Buck the Marine got a call on his radio. “Buck here.”

“Buck, you have an order from Obama.”

“I’m already looking for Osama,” Buck answered.

“No, it’s an order from Obama.”

“I don’t take orders from terrorists.”

“No, Obama, in D.C.”

“Osama is in Washington D.C.! He must be up to something big!”

“No, President Obama.”

“Osama has taken over the country and declared himself leader?” Buck exclaimed. “Don’t worry; I’ll lead the resistance from the outside the country.”

“Yeah… um… you do that.”

27 Comments

  1. Pingback: Can Has Bukkit on Haid? | Autumn People

  2. Biden barely has enough brain power to remember to breathe on a regular basis.

    Priceless. And versatile – you can substitute the name of almost any member of Obama’s cabinet, or the name of the Speaker of the House or the Senate majority leader or the mayor of San Francisco or . . .

  3. Excellent, but the laugh I’m laughing is kind of a nervous…”that was funny, I think” kind of laugh… You know the kind of laugh you have when they pants you in front of the rest of the school…err…

  4. Typical Obama cabinet meeting………..Prez Obama [pointing to Hillary Clinton] I didn’t get a “harrumph” out of that bitch!
    Rahm: Give the President a harrumph!
    Hillary: Harrumph!
    Prez Obama: You watch your ass.
    Rahm: Meeting adjourned. Oh, I am sorry, sir, I didn’t mean to overstep my bounds. You say that.
    Prez Obama: What?
    Rahm: “Meeting is adjourned”.
    Prez Obama: It is?
    Rahm: No, you *say* that, Mr. President.
    Prez Obama: What?
    Rahm: “Meeting is adjourned”.
    Prez Obama: It is?
    Rahm: [sighs, then gives the President a paddleball] Here, sir, play with this.

  5. Dang it! I had just convinced myself that the Obama posts on my blog were the funniest thing ever, but then Frank has to go and pull an IMW on me. An IMW complete w/ Buck the Marine. Brutal reminder that Frank is hilarious while I am merely funny.

    >>>Obama stared down at his desk and didn’t answer.
    >>>“Could you stop snorting coke long enough to answer me!”

    Boom!

  6. I apologize in advance as this is off subject but it is a very important read:

    John Hinkley Release: You might recall that John Hinckley was a seriously deranged young man who shot President Reagan in the early 1980s. Hinkley was absolutely obsessed with movie star Jodie Foster, extremely jealous, and in his twisted mind, loved Jodie Foster to the point that to make himself well known to her, he attempted to assassinate President Reagan. There is speculation Hinkley may soon be released as having been rehabilitated. CONSEQUENTLY, you may be interested in the following letter from John McCain that the staff at the mental facility, treating Hinckley, reports to have intercepted this past weekend:

    To: John Hinckley
    From: John McCain

    My wife and I wanted to drop you a short note to tell you how pleased we are with the great strides you are making in your recovery. In our fine country’s spirit of understanding and forgiveness, we want you to know there is a non partisan consensus of compassion and forgiveness throughout.

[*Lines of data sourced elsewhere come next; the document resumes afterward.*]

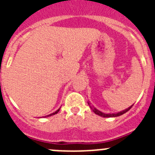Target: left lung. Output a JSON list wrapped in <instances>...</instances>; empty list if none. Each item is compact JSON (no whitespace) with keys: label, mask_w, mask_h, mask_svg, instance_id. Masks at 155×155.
<instances>
[{"label":"left lung","mask_w":155,"mask_h":155,"mask_svg":"<svg viewBox=\"0 0 155 155\" xmlns=\"http://www.w3.org/2000/svg\"><path fill=\"white\" fill-rule=\"evenodd\" d=\"M87 103H88V105H90V102H87ZM132 106L133 105H131L130 107H129L128 109H125V110H124V111H121V112H120V113H102L101 111L96 109L94 107H91V105H90L91 109H92V111L94 112V113H95V114L98 115V116H102V117H105V118H108V117H116V116H121V115H123V114H124V113H127V111L130 110Z\"/></svg>","instance_id":"1"}]
</instances>
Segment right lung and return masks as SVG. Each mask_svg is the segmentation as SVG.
I'll use <instances>...</instances> for the list:
<instances>
[{"label": "right lung", "mask_w": 155, "mask_h": 155, "mask_svg": "<svg viewBox=\"0 0 155 155\" xmlns=\"http://www.w3.org/2000/svg\"><path fill=\"white\" fill-rule=\"evenodd\" d=\"M60 109H57V111H56L55 113H51V114H50V115H48V116H53V115H55V114H57V113H58L59 111H60Z\"/></svg>", "instance_id": "right-lung-1"}]
</instances>
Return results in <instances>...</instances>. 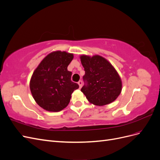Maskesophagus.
<instances>
[{"instance_id": "esophagus-1", "label": "esophagus", "mask_w": 160, "mask_h": 160, "mask_svg": "<svg viewBox=\"0 0 160 160\" xmlns=\"http://www.w3.org/2000/svg\"><path fill=\"white\" fill-rule=\"evenodd\" d=\"M78 84H79V88H81V87H82V85H83V82H82V81H79L78 82Z\"/></svg>"}]
</instances>
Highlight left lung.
Returning <instances> with one entry per match:
<instances>
[{"instance_id":"1","label":"left lung","mask_w":160,"mask_h":160,"mask_svg":"<svg viewBox=\"0 0 160 160\" xmlns=\"http://www.w3.org/2000/svg\"><path fill=\"white\" fill-rule=\"evenodd\" d=\"M85 71L81 91L90 103L102 106L112 103L122 91V83L118 72L110 62L99 55L80 57Z\"/></svg>"}]
</instances>
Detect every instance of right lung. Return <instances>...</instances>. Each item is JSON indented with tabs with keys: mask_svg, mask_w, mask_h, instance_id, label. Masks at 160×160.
<instances>
[{
	"mask_svg": "<svg viewBox=\"0 0 160 160\" xmlns=\"http://www.w3.org/2000/svg\"><path fill=\"white\" fill-rule=\"evenodd\" d=\"M73 55L54 51L46 56L33 72L30 81L32 95L41 108L60 111L68 105L71 94L79 85L71 80L72 72L67 67Z\"/></svg>",
	"mask_w": 160,
	"mask_h": 160,
	"instance_id": "add662e5",
	"label": "right lung"
}]
</instances>
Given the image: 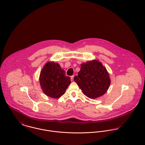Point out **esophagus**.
Instances as JSON below:
<instances>
[{"instance_id":"1","label":"esophagus","mask_w":145,"mask_h":145,"mask_svg":"<svg viewBox=\"0 0 145 145\" xmlns=\"http://www.w3.org/2000/svg\"><path fill=\"white\" fill-rule=\"evenodd\" d=\"M73 79H74V76H72L71 77V81H73Z\"/></svg>"}]
</instances>
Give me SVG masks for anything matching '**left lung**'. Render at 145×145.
Returning a JSON list of instances; mask_svg holds the SVG:
<instances>
[{
    "label": "left lung",
    "mask_w": 145,
    "mask_h": 145,
    "mask_svg": "<svg viewBox=\"0 0 145 145\" xmlns=\"http://www.w3.org/2000/svg\"><path fill=\"white\" fill-rule=\"evenodd\" d=\"M80 66V70L74 80L83 94L93 99L103 95L110 84V78L106 68L95 59L83 63Z\"/></svg>",
    "instance_id": "1"
}]
</instances>
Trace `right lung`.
<instances>
[{
	"instance_id": "right-lung-1",
	"label": "right lung",
	"mask_w": 145,
	"mask_h": 145,
	"mask_svg": "<svg viewBox=\"0 0 145 145\" xmlns=\"http://www.w3.org/2000/svg\"><path fill=\"white\" fill-rule=\"evenodd\" d=\"M65 71L58 63L47 62L42 68L39 81L42 91L52 98H59L63 95L71 83V78L66 76Z\"/></svg>"
}]
</instances>
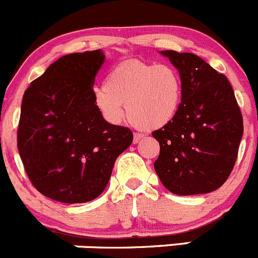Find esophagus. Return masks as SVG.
Listing matches in <instances>:
<instances>
[{
  "instance_id": "esophagus-1",
  "label": "esophagus",
  "mask_w": 258,
  "mask_h": 258,
  "mask_svg": "<svg viewBox=\"0 0 258 258\" xmlns=\"http://www.w3.org/2000/svg\"><path fill=\"white\" fill-rule=\"evenodd\" d=\"M143 138H144V135L140 134V133H135L134 137H133V143H134V144H137V143H139Z\"/></svg>"
}]
</instances>
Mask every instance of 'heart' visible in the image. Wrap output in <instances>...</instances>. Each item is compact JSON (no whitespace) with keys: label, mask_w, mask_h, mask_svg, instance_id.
<instances>
[{"label":"heart","mask_w":258,"mask_h":258,"mask_svg":"<svg viewBox=\"0 0 258 258\" xmlns=\"http://www.w3.org/2000/svg\"><path fill=\"white\" fill-rule=\"evenodd\" d=\"M182 91V79L173 66L132 60L110 71L105 85L94 89L93 100L109 123H120L125 105L130 123L149 132L173 120Z\"/></svg>","instance_id":"heart-1"}]
</instances>
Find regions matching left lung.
<instances>
[{"label": "left lung", "instance_id": "left-lung-1", "mask_svg": "<svg viewBox=\"0 0 258 258\" xmlns=\"http://www.w3.org/2000/svg\"><path fill=\"white\" fill-rule=\"evenodd\" d=\"M179 71L182 101L170 123L153 133L160 153L155 173L169 192L205 195L231 174L243 120L227 78L195 53L159 51Z\"/></svg>", "mask_w": 258, "mask_h": 258}]
</instances>
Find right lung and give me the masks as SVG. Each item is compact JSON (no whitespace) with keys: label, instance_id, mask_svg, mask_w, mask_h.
Instances as JSON below:
<instances>
[{"label":"right lung","instance_id":"obj_1","mask_svg":"<svg viewBox=\"0 0 258 258\" xmlns=\"http://www.w3.org/2000/svg\"><path fill=\"white\" fill-rule=\"evenodd\" d=\"M101 50L65 55L24 94L17 148L40 193L62 203H85L104 192L116 158L133 133L109 124L93 100Z\"/></svg>","mask_w":258,"mask_h":258}]
</instances>
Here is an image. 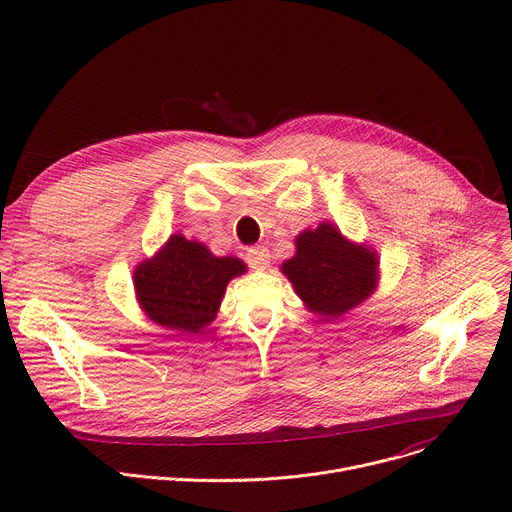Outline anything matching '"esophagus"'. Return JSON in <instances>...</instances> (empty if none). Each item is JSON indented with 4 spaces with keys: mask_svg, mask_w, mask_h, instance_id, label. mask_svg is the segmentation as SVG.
Listing matches in <instances>:
<instances>
[{
    "mask_svg": "<svg viewBox=\"0 0 512 512\" xmlns=\"http://www.w3.org/2000/svg\"><path fill=\"white\" fill-rule=\"evenodd\" d=\"M247 263L253 269H267L271 263V255H269L267 247H251L247 251Z\"/></svg>",
    "mask_w": 512,
    "mask_h": 512,
    "instance_id": "1",
    "label": "esophagus"
}]
</instances>
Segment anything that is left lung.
Segmentation results:
<instances>
[{"instance_id": "8db88e82", "label": "left lung", "mask_w": 512, "mask_h": 512, "mask_svg": "<svg viewBox=\"0 0 512 512\" xmlns=\"http://www.w3.org/2000/svg\"><path fill=\"white\" fill-rule=\"evenodd\" d=\"M306 308L334 320L377 289L379 257L367 245L350 243L332 223L296 237V255L281 265Z\"/></svg>"}]
</instances>
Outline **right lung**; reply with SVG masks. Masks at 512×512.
Wrapping results in <instances>:
<instances>
[{"mask_svg": "<svg viewBox=\"0 0 512 512\" xmlns=\"http://www.w3.org/2000/svg\"><path fill=\"white\" fill-rule=\"evenodd\" d=\"M237 257H216L206 245L172 235L133 271L141 310L156 324L188 334L202 332L221 308L227 283L245 273Z\"/></svg>", "mask_w": 512, "mask_h": 512, "instance_id": "1", "label": "right lung"}]
</instances>
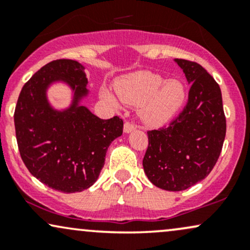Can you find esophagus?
Instances as JSON below:
<instances>
[{
  "mask_svg": "<svg viewBox=\"0 0 250 250\" xmlns=\"http://www.w3.org/2000/svg\"><path fill=\"white\" fill-rule=\"evenodd\" d=\"M135 129H136V125H135L133 122H129V121L125 122V127H123V130H125V133H131V131L135 130Z\"/></svg>",
  "mask_w": 250,
  "mask_h": 250,
  "instance_id": "1",
  "label": "esophagus"
}]
</instances>
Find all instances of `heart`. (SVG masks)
<instances>
[{"mask_svg":"<svg viewBox=\"0 0 250 250\" xmlns=\"http://www.w3.org/2000/svg\"><path fill=\"white\" fill-rule=\"evenodd\" d=\"M119 99L129 105H139L142 121L162 125L180 113L187 100V87L181 80H166L150 71H137L123 76L115 84ZM103 100L116 104V99L103 89Z\"/></svg>","mask_w":250,"mask_h":250,"instance_id":"1","label":"heart"}]
</instances>
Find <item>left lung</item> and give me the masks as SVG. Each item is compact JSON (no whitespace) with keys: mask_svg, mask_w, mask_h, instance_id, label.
<instances>
[{"mask_svg":"<svg viewBox=\"0 0 250 250\" xmlns=\"http://www.w3.org/2000/svg\"><path fill=\"white\" fill-rule=\"evenodd\" d=\"M189 84L188 103L170 125L148 131L143 169L156 187L185 190L207 177L226 137L222 94L199 63L176 59Z\"/></svg>","mask_w":250,"mask_h":250,"instance_id":"obj_1","label":"left lung"}]
</instances>
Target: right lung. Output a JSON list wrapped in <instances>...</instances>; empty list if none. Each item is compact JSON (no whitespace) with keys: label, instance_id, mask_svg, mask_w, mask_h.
I'll return each instance as SVG.
<instances>
[{"label":"right lung","instance_id":"obj_1","mask_svg":"<svg viewBox=\"0 0 250 250\" xmlns=\"http://www.w3.org/2000/svg\"><path fill=\"white\" fill-rule=\"evenodd\" d=\"M64 82L74 91L69 108L56 111L46 89ZM84 67L74 60H55L36 71L22 88L14 114L17 146L25 167L45 186L77 193L93 186L104 166L110 143L121 136L119 116L102 120L80 101L88 95Z\"/></svg>","mask_w":250,"mask_h":250}]
</instances>
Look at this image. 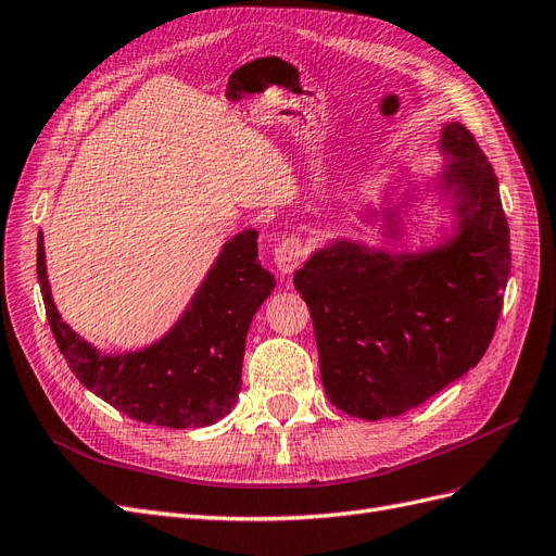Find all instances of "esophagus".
Returning <instances> with one entry per match:
<instances>
[{"label":"esophagus","mask_w":556,"mask_h":556,"mask_svg":"<svg viewBox=\"0 0 556 556\" xmlns=\"http://www.w3.org/2000/svg\"><path fill=\"white\" fill-rule=\"evenodd\" d=\"M301 260H304V243H301V239L296 237L285 239L274 252V262L280 274L294 271V268L301 264Z\"/></svg>","instance_id":"esophagus-1"}]
</instances>
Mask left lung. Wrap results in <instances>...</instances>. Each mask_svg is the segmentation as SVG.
Wrapping results in <instances>:
<instances>
[{"instance_id":"8db88e82","label":"left lung","mask_w":556,"mask_h":556,"mask_svg":"<svg viewBox=\"0 0 556 556\" xmlns=\"http://www.w3.org/2000/svg\"><path fill=\"white\" fill-rule=\"evenodd\" d=\"M457 237L422 255L336 241L294 274L308 304L319 376L336 408L382 419L417 408L473 368L510 274V231L490 160L459 123L441 131Z\"/></svg>"}]
</instances>
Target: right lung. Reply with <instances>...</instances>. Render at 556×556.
Returning a JSON list of instances; mask_svg holds the SVG:
<instances>
[{
	"label": "right lung",
	"instance_id": "1",
	"mask_svg": "<svg viewBox=\"0 0 556 556\" xmlns=\"http://www.w3.org/2000/svg\"><path fill=\"white\" fill-rule=\"evenodd\" d=\"M37 278L46 317L72 374L115 410L137 422L197 429L231 413L241 392L245 333L276 278L257 260V231L225 243L188 311L157 343L125 355H102L64 323L46 276L43 233Z\"/></svg>",
	"mask_w": 556,
	"mask_h": 556
}]
</instances>
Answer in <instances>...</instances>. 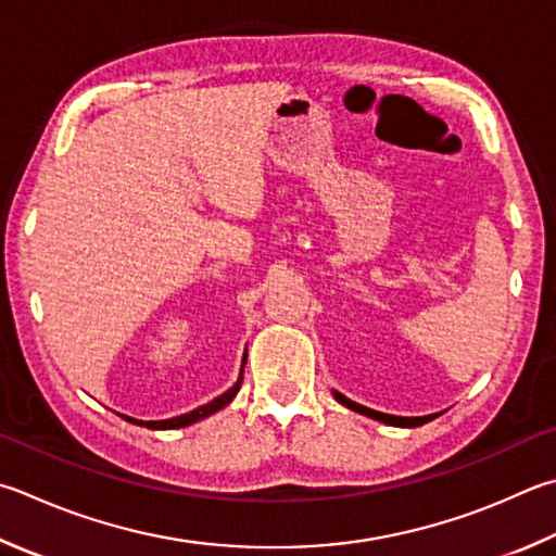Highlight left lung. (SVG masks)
Here are the masks:
<instances>
[{"instance_id":"1","label":"left lung","mask_w":556,"mask_h":556,"mask_svg":"<svg viewBox=\"0 0 556 556\" xmlns=\"http://www.w3.org/2000/svg\"><path fill=\"white\" fill-rule=\"evenodd\" d=\"M332 396H336V401L342 403V406H348L350 410H357V413H362V416L375 418V420H379V422H387V426H396V428H418V426H426L428 420L438 418V413H432V416H416V418L389 416V413H379V410H371V408H367V406H359V403L345 399V396H342V393H338V391H332Z\"/></svg>"}]
</instances>
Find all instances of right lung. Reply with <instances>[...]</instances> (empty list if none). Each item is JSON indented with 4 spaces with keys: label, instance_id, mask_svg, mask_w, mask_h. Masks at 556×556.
<instances>
[{
    "label": "right lung",
    "instance_id": "add662e5",
    "mask_svg": "<svg viewBox=\"0 0 556 556\" xmlns=\"http://www.w3.org/2000/svg\"><path fill=\"white\" fill-rule=\"evenodd\" d=\"M245 362H248V357H243V367H245ZM243 367H240V377H238V381H236L233 387H230L226 393H220V396H216L214 401L204 403V406H199V408H194V410L185 413V416L167 418V420H136V418H130V416H124V418H126L128 422H136V426H146V428H150V430H175V428H187V426H191V422L204 420V418H208V416H214L216 410L226 408L228 403L236 399V393L240 391V383H243Z\"/></svg>",
    "mask_w": 556,
    "mask_h": 556
}]
</instances>
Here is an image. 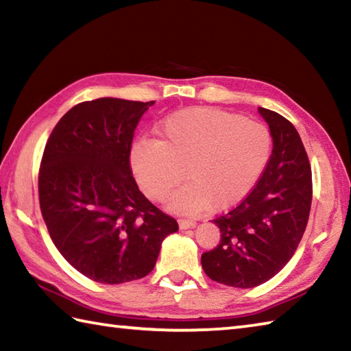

    My wife Cindy and I want you to know that no grudge is borne against you for shooting President Reagon. We, above all, are aware of how the mental stress and pain could have driven you to such an act of desperation. We are confidnet that you will soon make a complete recovery and return to your family to join the world again as a healthy and productive young man.

    Best Wishes,

    John and Cindy McCain

    PS: While you have been incarcerated, Barack Obama has been banging Jodie Foster like a screen door in a wind storm. Just thought you would like to know.

  7. I hope I have not violated proper blog etiquette by “cutting and pasting” (a recently perfected skill I’m really tickled about) part of this post in an email to send to friends. I did include a link to your blog (another prized skill I learned from the “blog hooligans” at a Duke Lacrosse board). But obviously I am neither sophisticated nor a member of the intellectual elite so if I have committed one of those faux pas things, let me know and I promise I won’t do it again.